*** Opening Records shown ***

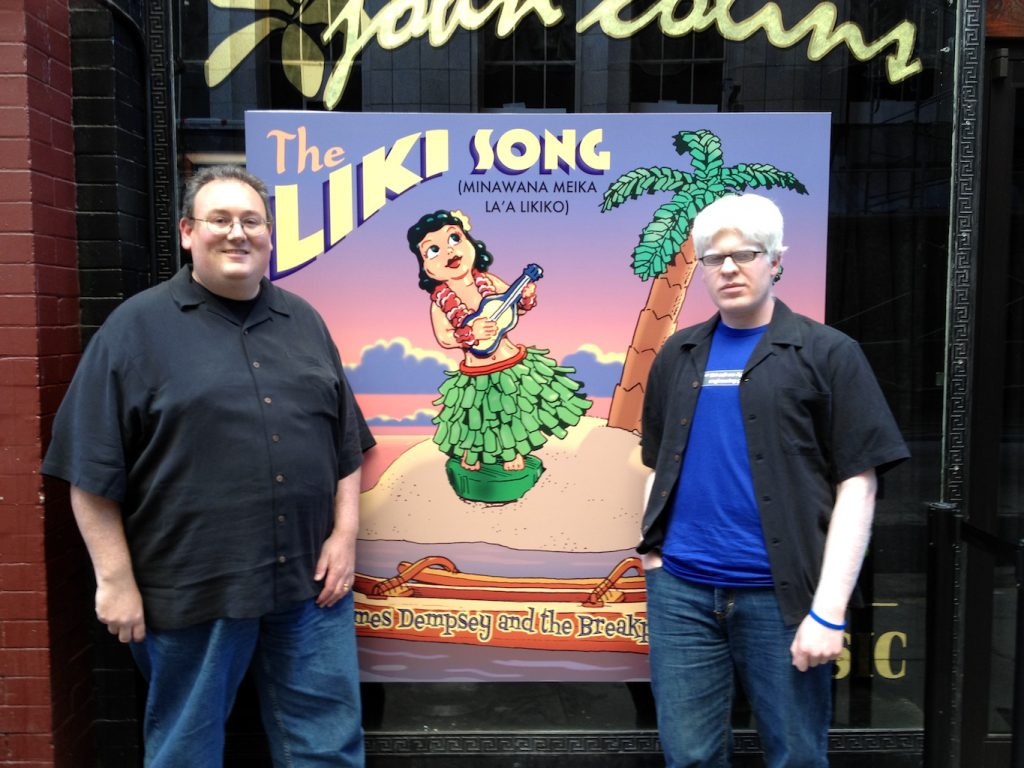 James Dempsey and Darren Minifie standing in front of The Liki Song poster, outside of John Colins bar in San Francisco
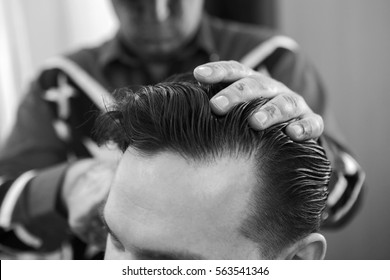 Moscow /17.01.2017/ Hairdresser makes hairstyle man in barbershop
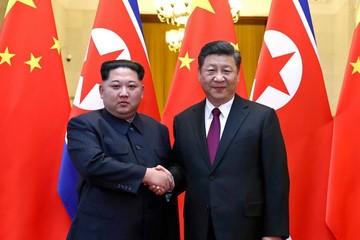 Hé lộ hình ảnh Kim Jong-un bí mật gặp Chủ tịch Trung Quốc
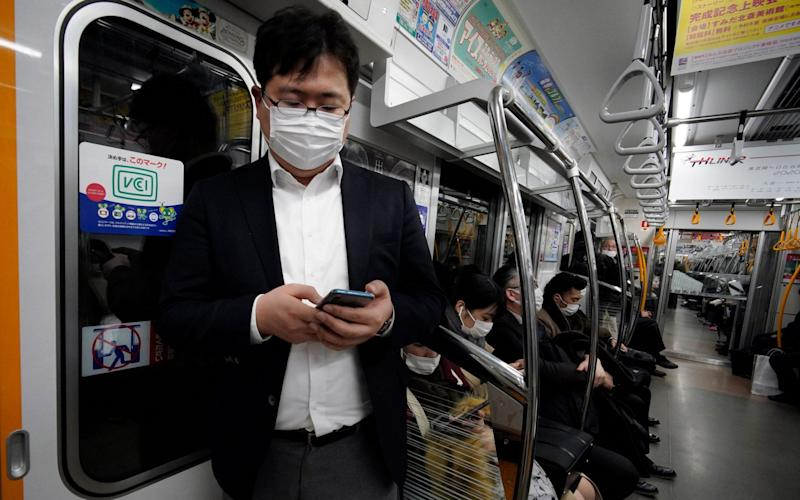 Japan has been criticised for its lack of quarantine time for returning passengers - FRANCK ROBICHON/REX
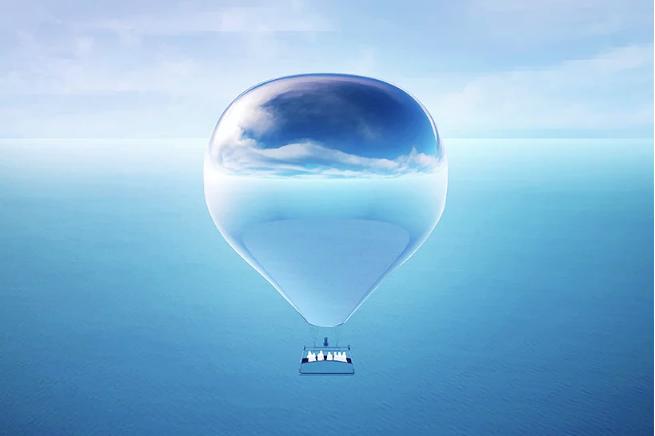दिन में समुद्री परिदृश्य के साथ एरोस्टेटिक गुब्बारे की तस्वीर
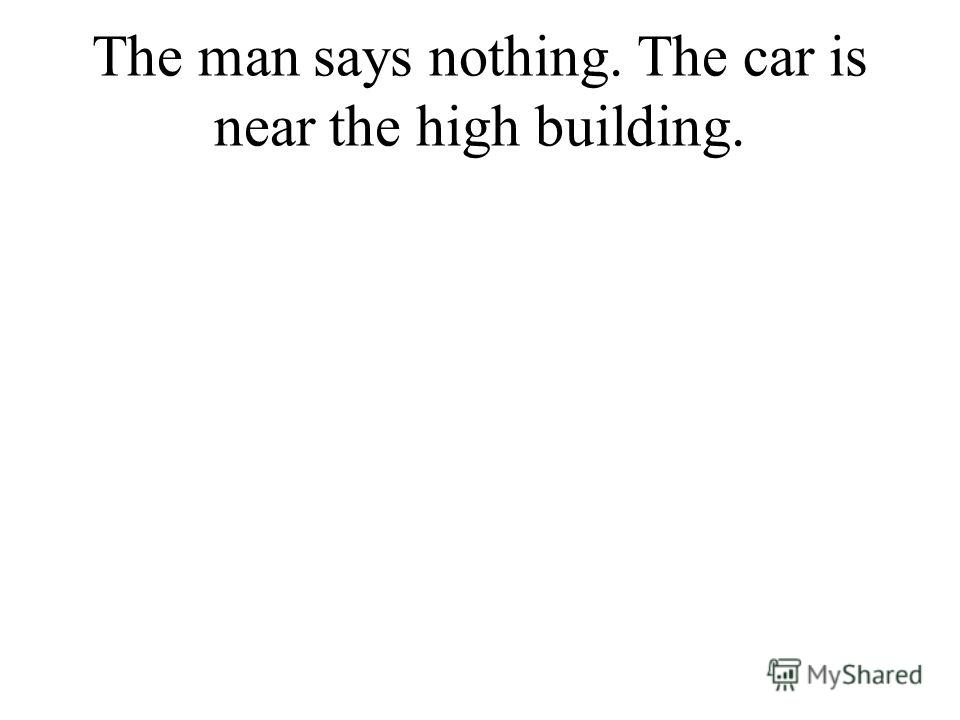 The man says nothing. The car is near the high building.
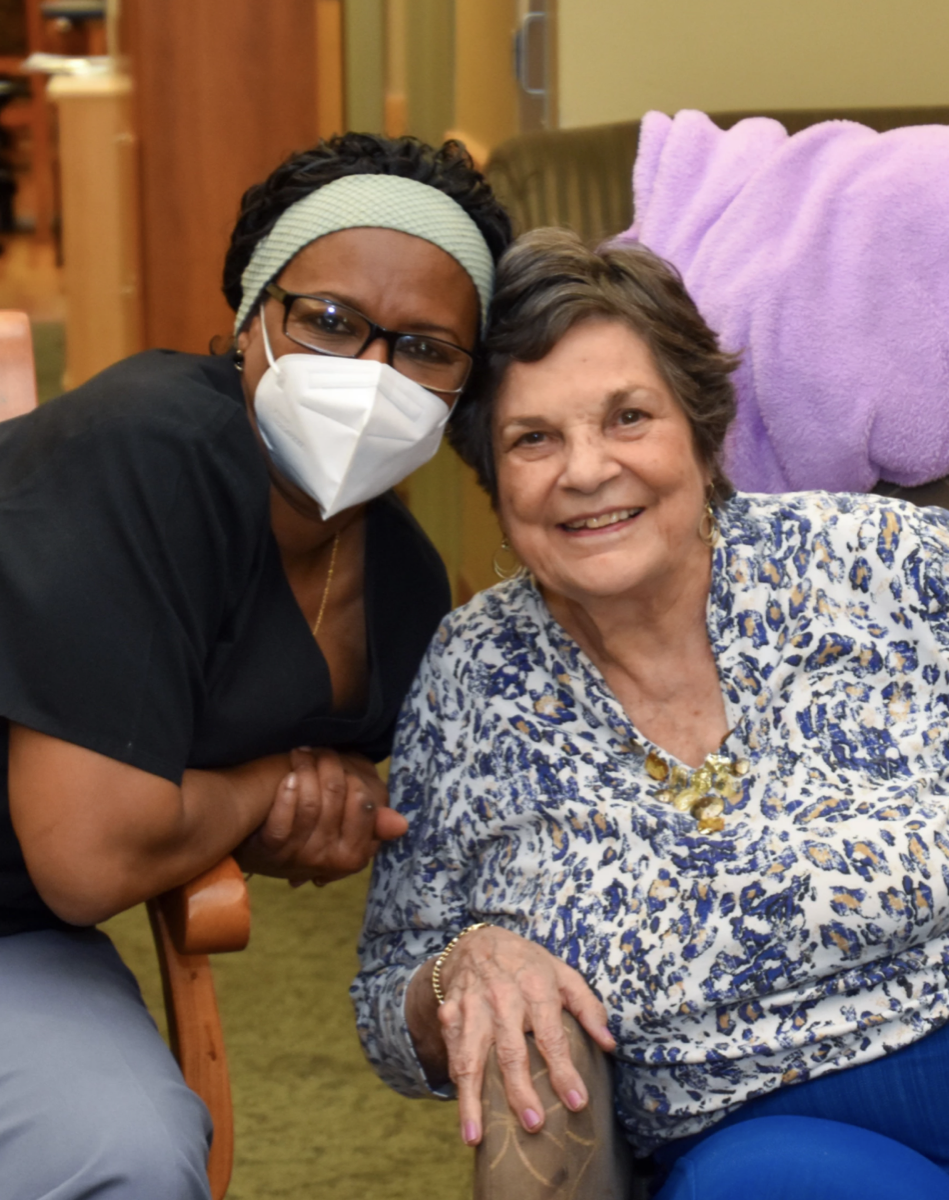 a nurse in a mask crouches next to an older lady in a nursing home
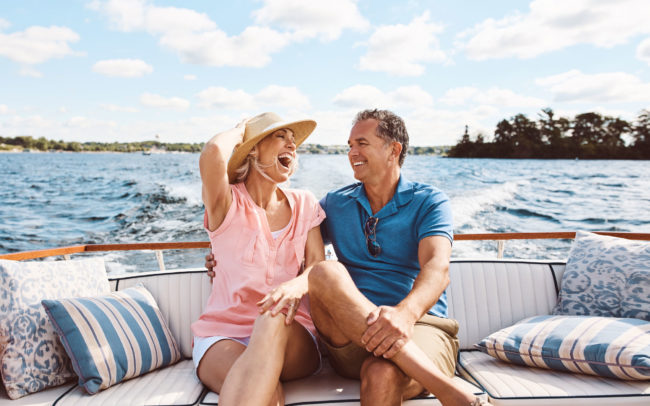 Couple laughing on boat with wake behind
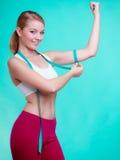 Geeignetes Mädchen der Eignungsfrau mit dem Maßbandmessen ihr Bizeps Stockfoto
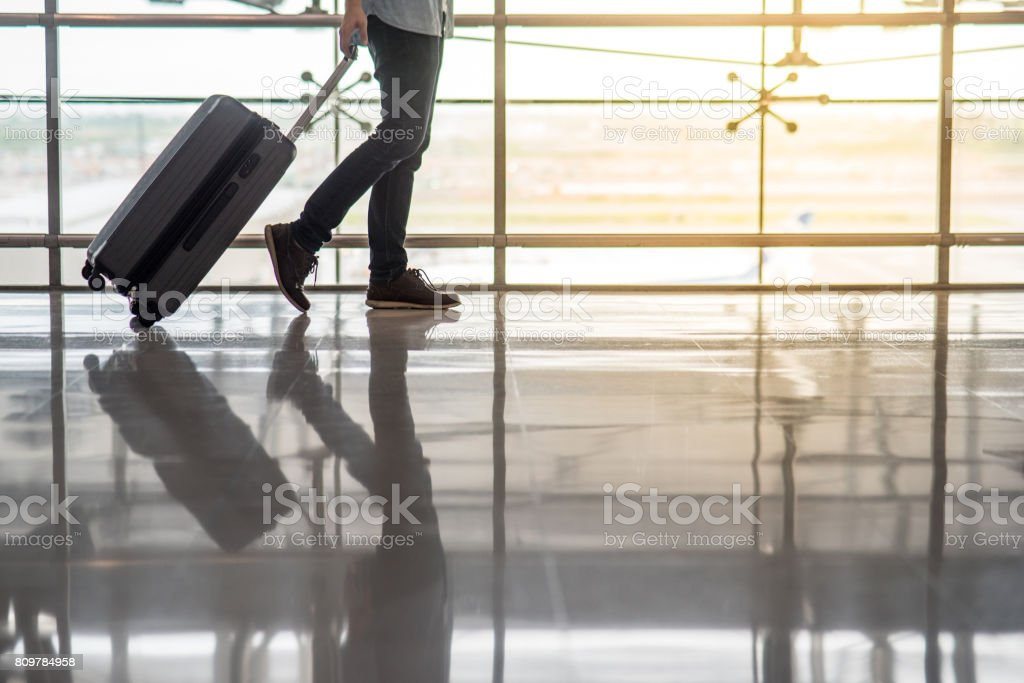 Reflection of half male body walking in the airport terminal with suitcase luggage stock photo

*** Closing Records shown ***

_Task description_: Exactly the lines from the one containing "Hé lộ hình ảnh" to the final line of the entries are wanted; please write them out, both ends included, but not the pictures.

_Output below_:
 Hé lộ hình ảnh Kim Jong-un bí mật gặp Chủ tịch Trung Quốc
 Japan has been criticised for its lack of quarantine time for returning passengers - FRANCK ROBICHON/REX
दिन में समुद्री परिदृश्य के साथ एरोस्टेटिक गुब्बारे की तस्वीर
 The man says nothing. The car is near the high building.
 a nurse in a mask crouches next to an older lady in a nursing home
 Couple laughing on boat with wake behind
 Geeignetes Mädchen der Eignungsfrau mit dem Maßbandmessen ihr Bizeps Stockfoto
 Reflection of half male body walking in the airport terminal with suitcase luggage stock photo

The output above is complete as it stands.